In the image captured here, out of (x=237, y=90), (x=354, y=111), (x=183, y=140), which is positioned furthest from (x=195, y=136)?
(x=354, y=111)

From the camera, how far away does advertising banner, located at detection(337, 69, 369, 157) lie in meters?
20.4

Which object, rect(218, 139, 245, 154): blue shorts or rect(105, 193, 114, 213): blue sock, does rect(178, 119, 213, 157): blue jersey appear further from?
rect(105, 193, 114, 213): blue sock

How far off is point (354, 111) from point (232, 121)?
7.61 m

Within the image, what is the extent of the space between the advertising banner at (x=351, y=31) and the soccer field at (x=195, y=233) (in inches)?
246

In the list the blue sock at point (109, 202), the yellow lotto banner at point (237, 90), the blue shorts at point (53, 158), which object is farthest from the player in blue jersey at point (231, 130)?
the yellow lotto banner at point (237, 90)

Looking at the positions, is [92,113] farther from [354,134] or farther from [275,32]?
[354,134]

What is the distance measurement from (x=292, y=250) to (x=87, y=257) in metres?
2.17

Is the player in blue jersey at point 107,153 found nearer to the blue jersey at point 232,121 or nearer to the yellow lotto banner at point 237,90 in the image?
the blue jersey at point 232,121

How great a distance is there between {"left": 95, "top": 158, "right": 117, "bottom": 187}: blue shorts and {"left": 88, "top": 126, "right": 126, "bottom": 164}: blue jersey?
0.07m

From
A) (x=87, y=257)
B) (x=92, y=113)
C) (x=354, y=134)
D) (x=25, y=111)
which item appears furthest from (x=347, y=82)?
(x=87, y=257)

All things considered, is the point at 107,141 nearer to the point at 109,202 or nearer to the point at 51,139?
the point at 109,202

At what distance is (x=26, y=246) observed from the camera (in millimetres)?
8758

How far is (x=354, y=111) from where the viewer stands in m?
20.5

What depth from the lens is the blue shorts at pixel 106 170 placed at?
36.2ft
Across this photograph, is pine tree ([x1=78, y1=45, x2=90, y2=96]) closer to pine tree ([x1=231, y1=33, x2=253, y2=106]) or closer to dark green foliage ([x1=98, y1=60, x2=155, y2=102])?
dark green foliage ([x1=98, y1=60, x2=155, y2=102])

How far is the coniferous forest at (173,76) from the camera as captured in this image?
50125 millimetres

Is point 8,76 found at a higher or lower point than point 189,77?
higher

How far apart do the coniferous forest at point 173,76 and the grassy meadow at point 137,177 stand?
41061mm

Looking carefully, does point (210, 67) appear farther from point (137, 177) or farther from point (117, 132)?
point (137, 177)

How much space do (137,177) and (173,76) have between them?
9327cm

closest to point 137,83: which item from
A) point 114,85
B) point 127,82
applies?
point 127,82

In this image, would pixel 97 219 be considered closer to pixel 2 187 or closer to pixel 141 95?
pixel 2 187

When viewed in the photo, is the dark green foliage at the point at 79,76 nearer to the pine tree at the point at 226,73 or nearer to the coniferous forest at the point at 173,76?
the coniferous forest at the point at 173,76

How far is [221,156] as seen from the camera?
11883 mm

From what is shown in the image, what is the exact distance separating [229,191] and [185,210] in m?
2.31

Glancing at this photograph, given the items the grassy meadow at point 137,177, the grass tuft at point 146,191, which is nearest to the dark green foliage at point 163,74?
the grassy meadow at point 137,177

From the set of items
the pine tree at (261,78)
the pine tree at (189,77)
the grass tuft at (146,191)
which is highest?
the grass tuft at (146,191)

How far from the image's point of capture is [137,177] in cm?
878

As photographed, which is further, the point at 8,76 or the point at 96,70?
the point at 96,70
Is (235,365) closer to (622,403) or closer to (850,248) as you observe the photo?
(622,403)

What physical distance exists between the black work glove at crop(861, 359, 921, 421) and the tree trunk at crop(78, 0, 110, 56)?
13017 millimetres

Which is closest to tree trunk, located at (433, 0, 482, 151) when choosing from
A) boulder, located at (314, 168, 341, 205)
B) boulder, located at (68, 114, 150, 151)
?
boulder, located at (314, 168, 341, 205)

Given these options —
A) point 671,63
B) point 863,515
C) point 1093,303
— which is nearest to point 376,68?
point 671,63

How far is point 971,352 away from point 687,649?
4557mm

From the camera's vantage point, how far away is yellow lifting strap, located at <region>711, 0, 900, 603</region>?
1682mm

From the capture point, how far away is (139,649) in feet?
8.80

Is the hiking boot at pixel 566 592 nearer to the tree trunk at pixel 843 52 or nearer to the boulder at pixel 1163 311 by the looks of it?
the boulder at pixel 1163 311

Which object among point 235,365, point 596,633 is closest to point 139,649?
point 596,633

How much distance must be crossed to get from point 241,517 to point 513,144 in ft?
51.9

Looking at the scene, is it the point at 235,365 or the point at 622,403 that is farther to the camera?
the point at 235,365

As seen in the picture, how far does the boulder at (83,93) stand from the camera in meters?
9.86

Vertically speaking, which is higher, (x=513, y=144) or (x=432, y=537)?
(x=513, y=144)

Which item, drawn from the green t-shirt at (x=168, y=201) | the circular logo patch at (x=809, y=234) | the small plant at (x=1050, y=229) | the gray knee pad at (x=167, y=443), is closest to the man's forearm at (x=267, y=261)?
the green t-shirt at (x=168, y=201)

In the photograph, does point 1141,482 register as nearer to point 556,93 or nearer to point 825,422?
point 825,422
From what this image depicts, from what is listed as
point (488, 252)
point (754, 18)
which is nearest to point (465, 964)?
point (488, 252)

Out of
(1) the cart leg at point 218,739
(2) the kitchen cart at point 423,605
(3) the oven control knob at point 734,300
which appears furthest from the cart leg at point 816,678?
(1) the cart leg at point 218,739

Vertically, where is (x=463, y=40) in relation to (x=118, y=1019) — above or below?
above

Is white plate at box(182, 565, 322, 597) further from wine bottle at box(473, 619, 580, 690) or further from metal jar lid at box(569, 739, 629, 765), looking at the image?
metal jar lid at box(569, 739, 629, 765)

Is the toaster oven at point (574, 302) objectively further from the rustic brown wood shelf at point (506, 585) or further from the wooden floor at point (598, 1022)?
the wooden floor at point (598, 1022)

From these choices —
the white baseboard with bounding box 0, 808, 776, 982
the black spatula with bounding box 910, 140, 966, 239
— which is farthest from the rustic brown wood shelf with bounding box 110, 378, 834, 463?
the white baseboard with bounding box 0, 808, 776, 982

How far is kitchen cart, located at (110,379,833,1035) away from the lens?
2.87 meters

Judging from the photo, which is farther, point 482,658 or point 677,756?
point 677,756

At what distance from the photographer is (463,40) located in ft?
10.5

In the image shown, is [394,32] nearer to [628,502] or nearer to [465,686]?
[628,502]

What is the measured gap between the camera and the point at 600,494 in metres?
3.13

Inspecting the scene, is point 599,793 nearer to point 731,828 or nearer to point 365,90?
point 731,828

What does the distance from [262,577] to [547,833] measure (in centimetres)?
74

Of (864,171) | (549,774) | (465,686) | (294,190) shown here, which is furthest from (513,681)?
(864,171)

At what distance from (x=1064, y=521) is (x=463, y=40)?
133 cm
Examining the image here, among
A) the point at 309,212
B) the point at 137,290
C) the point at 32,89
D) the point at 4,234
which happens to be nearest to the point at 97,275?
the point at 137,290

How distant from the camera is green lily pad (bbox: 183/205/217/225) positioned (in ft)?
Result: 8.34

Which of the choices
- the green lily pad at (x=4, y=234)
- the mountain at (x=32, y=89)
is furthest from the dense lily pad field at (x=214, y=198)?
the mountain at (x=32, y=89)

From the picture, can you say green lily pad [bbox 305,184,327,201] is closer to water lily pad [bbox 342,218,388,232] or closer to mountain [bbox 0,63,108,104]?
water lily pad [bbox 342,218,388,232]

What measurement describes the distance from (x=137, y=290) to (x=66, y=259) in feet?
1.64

####

SET PROBLEM: Can you give all the entries above again with every "advertising banner" renamed to "billboard" and nothing else changed?

COMPLETE ANSWER:
In the image captured here, out of (x=237, y=90), (x=354, y=111), (x=183, y=140), which is positioned furthest from (x=195, y=136)?
(x=354, y=111)

From the camera, how far away does billboard, located at detection(337, 69, 369, 157) lie in meters?
20.4

Which object, rect(218, 139, 245, 154): blue shorts or rect(105, 193, 114, 213): blue sock, does rect(178, 119, 213, 157): blue jersey appear further from?
rect(105, 193, 114, 213): blue sock

How far off is point (354, 111) from point (232, 121)?
7.61 m

Within the image, what is the extent of the space between the billboard at (x=351, y=31) and the soccer field at (x=195, y=233) (in inches)?
246

In the list the blue sock at point (109, 202), the yellow lotto banner at point (237, 90), the blue shorts at point (53, 158), which object is farthest from the player in blue jersey at point (231, 130)?
the yellow lotto banner at point (237, 90)

Looking at the positions, is [92,113] farther from [354,134] or farther from [275,32]?
[354,134]

What is the distance measurement from (x=292, y=250) to (x=87, y=257) in metres?
2.17

Is the player in blue jersey at point 107,153 found nearer to the blue jersey at point 232,121 or nearer to the yellow lotto banner at point 237,90 in the image?
the blue jersey at point 232,121

How great a distance is there between {"left": 95, "top": 158, "right": 117, "bottom": 187}: blue shorts and {"left": 88, "top": 126, "right": 126, "bottom": 164}: blue jersey?
0.07m

From
A) (x=87, y=257)
B) (x=92, y=113)
C) (x=354, y=134)
D) (x=25, y=111)
which item appears furthest from (x=347, y=82)?
(x=87, y=257)

All things considered, is the point at 107,141 nearer to the point at 109,202 or nearer to the point at 51,139?
the point at 109,202

At what distance is (x=26, y=246) observed from the camera (in millimetres)?
8758

How far is (x=354, y=111) from where the viewer stands in m?
20.5

What depth from the lens is the blue shorts at pixel 106 170 placed at?
36.2ft
Across this photograph, is pine tree ([x1=78, y1=45, x2=90, y2=96]) closer to pine tree ([x1=231, y1=33, x2=253, y2=106]) or closer to dark green foliage ([x1=98, y1=60, x2=155, y2=102])?
dark green foliage ([x1=98, y1=60, x2=155, y2=102])

How far is the coniferous forest at (173,76) from the camera as captured in this image?
50125 millimetres

Is point 8,76 found at a higher or lower point than point 189,77?
higher

How far apart do the coniferous forest at point 173,76 and the grassy meadow at point 137,177 stand?
41061mm

Looking carefully, does point (210, 67) appear farther from point (137, 177) or farther from point (117, 132)?
point (137, 177)

How much space do (137,177) and (173,76) have between them?
9327cm

closest to point 137,83: which item from
A) point 114,85
B) point 127,82
applies?
point 127,82

In this image, would pixel 97 219 be considered closer to pixel 2 187 or closer to pixel 141 95?
pixel 2 187

When viewed in the photo, is the dark green foliage at the point at 79,76 nearer to the pine tree at the point at 226,73 or nearer to the coniferous forest at the point at 173,76?
the coniferous forest at the point at 173,76

How far is [221,156] as seen from the camera?
11883 mm

From what is shown in the image, what is the exact distance separating [229,191] and [185,210] in m?
2.31

Glancing at this photograph, given the items the grassy meadow at point 137,177, the grass tuft at point 146,191, which is nearest to the dark green foliage at point 163,74?
the grassy meadow at point 137,177

From the set of items
the pine tree at (261,78)
the pine tree at (189,77)
the grass tuft at (146,191)
which is highest?
the grass tuft at (146,191)

How far from the image's point of capture is [137,177] in cm?
878

As photographed, which is further, the point at 8,76 or the point at 96,70?
the point at 96,70
Is (235,365) closer to (622,403) or closer to (850,248) as you observe the photo?
(622,403)

What physical distance exists between the black work glove at crop(861, 359, 921, 421) and the tree trunk at crop(78, 0, 110, 56)?
13017 millimetres

Which is closest to tree trunk, located at (433, 0, 482, 151) when choosing from
A) boulder, located at (314, 168, 341, 205)
B) boulder, located at (68, 114, 150, 151)
?
boulder, located at (314, 168, 341, 205)

Given these options —
A) point 671,63
B) point 863,515
C) point 1093,303
— which is nearest to point 376,68?
point 671,63

How far is point 971,352 away from point 687,649?
4557mm

From the camera's vantage point, how far away is yellow lifting strap, located at <region>711, 0, 900, 603</region>?
1682mm

From the capture point, how far away is (139,649) in feet?
8.80

Is the hiking boot at pixel 566 592 nearer to the tree trunk at pixel 843 52 or nearer to the boulder at pixel 1163 311 by the looks of it?
the boulder at pixel 1163 311

Which object among point 235,365, point 596,633 is closest to point 139,649?
point 596,633

How much distance must be crossed to get from point 241,517 to point 513,144 in ft?
51.9

Looking at the scene, is it the point at 235,365 or the point at 622,403 that is farther to the camera?
the point at 235,365

As seen in the picture, how far does the boulder at (83,93) stand from the camera in meters?
9.86

Vertically speaking, which is higher, (x=513, y=144) or (x=432, y=537)?
(x=513, y=144)

Which item, drawn from the green t-shirt at (x=168, y=201) | the circular logo patch at (x=809, y=234) | the small plant at (x=1050, y=229) | the gray knee pad at (x=167, y=443), is closest to the man's forearm at (x=267, y=261)?
the green t-shirt at (x=168, y=201)

In the photograph, does point 1141,482 register as nearer to point 556,93 or nearer to point 825,422?
point 825,422
From what this image depicts, from what is listed as
point (488, 252)
point (754, 18)
which is nearest to point (465, 964)?
point (488, 252)

Out of
(1) the cart leg at point 218,739
(2) the kitchen cart at point 423,605
(3) the oven control knob at point 734,300
which appears furthest from the cart leg at point 816,678?
(1) the cart leg at point 218,739

Vertically, where is (x=463, y=40) in relation to (x=118, y=1019) — above or below?
above

Is white plate at box(182, 565, 322, 597) further from wine bottle at box(473, 619, 580, 690) or further from metal jar lid at box(569, 739, 629, 765), looking at the image?
metal jar lid at box(569, 739, 629, 765)

Is the toaster oven at point (574, 302) objectively further from the rustic brown wood shelf at point (506, 585) or further from the wooden floor at point (598, 1022)?
the wooden floor at point (598, 1022)

From these choices —
the white baseboard with bounding box 0, 808, 776, 982
the black spatula with bounding box 910, 140, 966, 239
— which is farthest from the rustic brown wood shelf with bounding box 110, 378, 834, 463?
the white baseboard with bounding box 0, 808, 776, 982

How far is kitchen cart, located at (110,379,833,1035) away from the lens?
2.87 meters

Judging from the photo, which is farther, point 482,658 or point 677,756?
point 677,756

At what distance from the photographer is (463,40) located in ft?
10.5

In the image shown, is [394,32] nearer to [628,502] or nearer to [465,686]?
[628,502]

What is the measured gap between the camera and the point at 600,494 in metres?
3.13

Inspecting the scene, is point 599,793 nearer to point 731,828 or nearer to point 365,90?
point 731,828

What does the distance from [262,577] to [547,833] measure (in centimetres)?
74

Of (864,171) | (549,774) | (465,686) | (294,190) shown here, which is furthest from (513,681)?
(864,171)

At what distance from (x=1064, y=521) is (x=463, y=40)?
133 cm
Examining the image here, among
A) the point at 309,212
B) the point at 137,290
C) the point at 32,89
D) the point at 4,234
which happens to be nearest to the point at 97,275?
the point at 137,290

How distant from the camera is green lily pad (bbox: 183/205/217/225) positioned (in ft)?
Result: 8.34

Which of the choices
- the green lily pad at (x=4, y=234)
- the mountain at (x=32, y=89)
is furthest from the dense lily pad field at (x=214, y=198)?
the mountain at (x=32, y=89)

From the picture, can you say green lily pad [bbox 305,184,327,201] is closer to water lily pad [bbox 342,218,388,232] or closer to mountain [bbox 0,63,108,104]?
water lily pad [bbox 342,218,388,232]

What measurement describes the distance from (x=137, y=290) to (x=66, y=259) in feet?
1.64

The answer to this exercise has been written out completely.